Nas circunstâncias nas quais as tradições se remanejam, resta a Jair Bolsonaro oferecer a previdência numa bandeja para a honra e a glória dos banqueiros, depois de haver baixado uma medida provisória para aniquilar de vez os sindicatos e dificultar a resistência ao seu programa de terra arrasada, e posteriormente ao descaramento de reajustar o salário mínimo abaixo do valor aprovado ainda durante o famigerado governo Temer.
Não por acaso, as pesquisas revelam que o descontentamento cresce e cresce, sobremaneira, no andar de baixo, entre as pessoas mais simples e nas regiões em que a pobreza parece mais alargada, como no Nordeste. O patriotismo dos Bolsonaros com os bancos aumenta a sensação de desamparo entre os desvalidos. Por enquanto, é somente um sentimento de assombro e abalo. Não se transformou em luta e mobilização.
A pergunta é: até quando?
Realidade e prenúncio: uma síntese provisória
Na busca por uma alternativa a Lula, a burguesia aventou algumas cartas e acabou por encontrar no bolsonarismo e no seu programa econômico mal-ajambrado uma saída que estava longe de constituir uma solução, conforme se observa nesses 100 dias de governo, que só confirmam o que o pensamento crítico prognosticara a esse respeito. Consolidou-se o velho clichê da morte anunciada.
A economia já naufraga, pelo menos para amplos setores da classe trabalhadora, que amargam o arrocho salarial, os efeitos da reforma trabalhista e a expansão desenfreada do desemprego. A fila gigante no Vale do Anhangabaú, em busca de emprego, é uma expressão da situação de emergência e do sentimento de desespero que já toma conta das pessoas.
Não é acidental que Bolsonaro tem a pior avaliação para um governo que chega a 100 dias de gestão. Como sugerimos há pouco, sua avaliação piora, ainda mais, entre os mais pobres. Eles têm contas a pagar, bocas para alimentar e sonhos desfeitos. Não são tabelas ou gráficos. São criaturas humanas, à deriva, em um país no qual o governo e o empresariado puxam de um saco sem fundo número incalculável de maldades.
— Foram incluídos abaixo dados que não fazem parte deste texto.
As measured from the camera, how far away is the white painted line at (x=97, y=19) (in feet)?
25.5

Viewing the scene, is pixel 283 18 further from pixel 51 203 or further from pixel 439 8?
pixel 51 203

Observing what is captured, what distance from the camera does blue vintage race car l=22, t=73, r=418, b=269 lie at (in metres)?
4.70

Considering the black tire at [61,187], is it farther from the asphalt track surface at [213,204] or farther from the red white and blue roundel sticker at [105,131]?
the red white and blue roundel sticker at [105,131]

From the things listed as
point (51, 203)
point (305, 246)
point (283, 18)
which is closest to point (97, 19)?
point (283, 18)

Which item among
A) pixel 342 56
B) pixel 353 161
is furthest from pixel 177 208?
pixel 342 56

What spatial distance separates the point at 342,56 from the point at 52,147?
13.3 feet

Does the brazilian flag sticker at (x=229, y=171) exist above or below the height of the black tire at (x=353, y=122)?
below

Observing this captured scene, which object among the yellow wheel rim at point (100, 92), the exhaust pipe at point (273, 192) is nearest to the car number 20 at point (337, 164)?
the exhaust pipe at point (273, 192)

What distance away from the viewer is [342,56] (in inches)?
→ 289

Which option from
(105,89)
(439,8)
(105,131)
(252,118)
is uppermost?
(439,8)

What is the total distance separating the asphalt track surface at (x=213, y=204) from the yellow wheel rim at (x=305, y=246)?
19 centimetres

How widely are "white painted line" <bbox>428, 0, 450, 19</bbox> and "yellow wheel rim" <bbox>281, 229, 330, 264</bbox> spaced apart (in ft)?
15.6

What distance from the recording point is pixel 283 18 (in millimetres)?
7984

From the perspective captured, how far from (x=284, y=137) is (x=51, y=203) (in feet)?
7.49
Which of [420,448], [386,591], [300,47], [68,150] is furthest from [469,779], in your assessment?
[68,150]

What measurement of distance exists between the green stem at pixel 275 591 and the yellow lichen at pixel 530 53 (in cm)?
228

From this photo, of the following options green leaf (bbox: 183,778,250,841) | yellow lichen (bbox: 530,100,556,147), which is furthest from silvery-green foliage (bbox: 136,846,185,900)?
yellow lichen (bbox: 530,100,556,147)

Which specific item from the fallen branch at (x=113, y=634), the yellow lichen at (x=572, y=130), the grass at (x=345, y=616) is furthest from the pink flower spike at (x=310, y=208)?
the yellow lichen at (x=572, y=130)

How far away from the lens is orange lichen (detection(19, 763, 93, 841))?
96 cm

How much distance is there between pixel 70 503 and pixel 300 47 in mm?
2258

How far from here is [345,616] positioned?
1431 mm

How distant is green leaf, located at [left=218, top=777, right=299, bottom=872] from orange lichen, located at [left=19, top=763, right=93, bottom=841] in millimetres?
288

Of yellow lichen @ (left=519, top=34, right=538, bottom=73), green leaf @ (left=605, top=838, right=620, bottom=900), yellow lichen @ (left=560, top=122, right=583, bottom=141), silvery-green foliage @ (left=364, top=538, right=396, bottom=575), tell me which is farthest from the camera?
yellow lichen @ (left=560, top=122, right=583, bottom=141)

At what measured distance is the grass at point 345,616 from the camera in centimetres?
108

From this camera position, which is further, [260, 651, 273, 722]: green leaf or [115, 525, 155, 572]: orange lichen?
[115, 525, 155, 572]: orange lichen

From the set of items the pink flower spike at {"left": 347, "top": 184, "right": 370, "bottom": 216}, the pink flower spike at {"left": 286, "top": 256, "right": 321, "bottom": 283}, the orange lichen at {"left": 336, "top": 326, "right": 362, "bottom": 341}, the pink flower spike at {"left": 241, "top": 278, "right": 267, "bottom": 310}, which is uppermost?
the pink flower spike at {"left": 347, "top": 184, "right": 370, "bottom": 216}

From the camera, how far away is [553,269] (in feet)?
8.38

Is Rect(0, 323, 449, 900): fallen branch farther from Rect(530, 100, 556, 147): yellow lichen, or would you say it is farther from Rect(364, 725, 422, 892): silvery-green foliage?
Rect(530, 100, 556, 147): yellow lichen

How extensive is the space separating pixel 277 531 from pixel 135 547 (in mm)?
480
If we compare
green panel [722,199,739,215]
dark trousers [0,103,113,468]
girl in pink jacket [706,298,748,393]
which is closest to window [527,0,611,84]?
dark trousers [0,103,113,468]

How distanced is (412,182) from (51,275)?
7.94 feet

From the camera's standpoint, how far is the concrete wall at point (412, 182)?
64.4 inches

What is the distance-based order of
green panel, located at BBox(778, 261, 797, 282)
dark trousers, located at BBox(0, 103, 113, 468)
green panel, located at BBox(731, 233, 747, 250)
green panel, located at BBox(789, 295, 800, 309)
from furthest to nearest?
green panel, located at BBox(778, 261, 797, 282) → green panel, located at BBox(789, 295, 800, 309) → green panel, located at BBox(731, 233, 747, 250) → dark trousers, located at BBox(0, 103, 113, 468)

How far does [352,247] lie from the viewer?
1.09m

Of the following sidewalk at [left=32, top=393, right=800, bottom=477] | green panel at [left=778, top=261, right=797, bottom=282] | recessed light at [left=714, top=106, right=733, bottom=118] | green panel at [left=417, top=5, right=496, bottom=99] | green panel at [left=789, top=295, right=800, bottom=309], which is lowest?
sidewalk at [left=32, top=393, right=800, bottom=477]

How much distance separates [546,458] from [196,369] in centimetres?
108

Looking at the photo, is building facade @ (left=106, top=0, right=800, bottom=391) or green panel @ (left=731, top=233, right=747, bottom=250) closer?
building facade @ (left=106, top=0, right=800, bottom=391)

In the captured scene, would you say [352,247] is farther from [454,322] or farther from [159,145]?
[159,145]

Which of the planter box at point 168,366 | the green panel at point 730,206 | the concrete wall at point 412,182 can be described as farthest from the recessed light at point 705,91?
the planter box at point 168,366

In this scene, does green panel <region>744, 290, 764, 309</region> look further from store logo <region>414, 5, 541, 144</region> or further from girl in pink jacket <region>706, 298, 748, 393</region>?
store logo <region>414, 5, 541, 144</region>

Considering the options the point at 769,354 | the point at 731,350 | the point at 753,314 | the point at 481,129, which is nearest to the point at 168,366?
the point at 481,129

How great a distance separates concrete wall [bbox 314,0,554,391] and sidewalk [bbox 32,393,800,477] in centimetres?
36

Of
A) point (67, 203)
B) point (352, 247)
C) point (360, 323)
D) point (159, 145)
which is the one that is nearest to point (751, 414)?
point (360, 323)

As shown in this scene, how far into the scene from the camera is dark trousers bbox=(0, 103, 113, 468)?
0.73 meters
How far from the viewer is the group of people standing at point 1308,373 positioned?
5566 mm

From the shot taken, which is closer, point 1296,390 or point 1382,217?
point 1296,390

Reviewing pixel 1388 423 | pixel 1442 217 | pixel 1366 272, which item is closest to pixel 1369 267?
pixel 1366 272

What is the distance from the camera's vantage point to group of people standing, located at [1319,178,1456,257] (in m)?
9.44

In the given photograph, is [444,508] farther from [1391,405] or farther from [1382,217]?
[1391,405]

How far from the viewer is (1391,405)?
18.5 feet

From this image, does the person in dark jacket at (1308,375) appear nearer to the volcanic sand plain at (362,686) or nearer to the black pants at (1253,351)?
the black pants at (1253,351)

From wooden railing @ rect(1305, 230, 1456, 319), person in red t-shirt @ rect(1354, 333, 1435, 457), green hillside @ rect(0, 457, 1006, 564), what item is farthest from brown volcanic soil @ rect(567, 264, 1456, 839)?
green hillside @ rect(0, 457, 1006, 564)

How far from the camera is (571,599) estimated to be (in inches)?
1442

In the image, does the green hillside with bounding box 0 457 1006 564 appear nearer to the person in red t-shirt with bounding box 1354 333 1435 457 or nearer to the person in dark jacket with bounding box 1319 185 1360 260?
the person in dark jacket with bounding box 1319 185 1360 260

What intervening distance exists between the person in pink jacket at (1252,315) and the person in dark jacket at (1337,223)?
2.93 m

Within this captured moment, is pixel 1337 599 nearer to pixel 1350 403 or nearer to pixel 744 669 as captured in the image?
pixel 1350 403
Mas não se pode esquecer que quando a relação social de forças se alterar, e essa gente que sofre o drama do megaempobrecimento se levantar como classe, os dias de festança dos promotores de maldades estarão por um fio. E aí que não ousem pedir clemência, pois, como cantou Vandré, será “… a volta do cipó de aroeira no lombo de quem mandou dar”.
Para que o cipó dê a volta, no entanto, será preciso abraçar as tarefas concretas que o cotidiano da vida vai pondo diante dos olhos da classe trabalhadora, dos empregados e desempregados, das velhas e novas gerações. No momento em que o governo e o congresso, mediados pelos interesses patronais, se preparam para retomar a agenda facciosa da reforma previdenciária, sem dúvida, a luta contra esse ataque parece ser a tarefa que, a depender de seu resultado, prepara ou destrói o futuro próximo daqueles que vivem da venda de sua força de trabalho.